REQUIRED WORK :: Reproduce every line of the records below word for word, omitting the pictures.

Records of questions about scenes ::
►
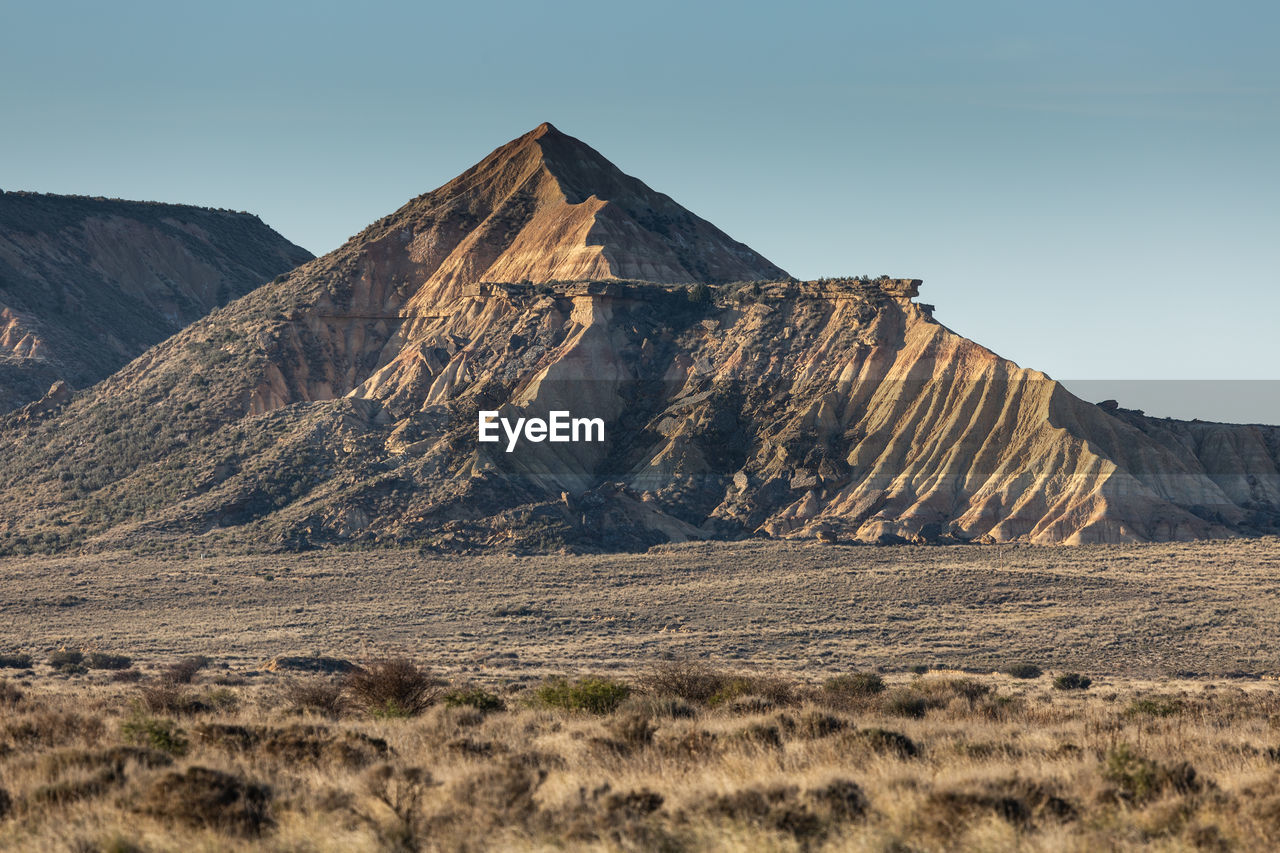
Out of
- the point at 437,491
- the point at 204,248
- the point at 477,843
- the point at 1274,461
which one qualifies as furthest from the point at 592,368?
◄
COMPLETE ANSWER ::
Out of
- the point at 437,491
- the point at 204,248
- the point at 477,843
- the point at 1274,461
which one qualifies as furthest from the point at 592,368?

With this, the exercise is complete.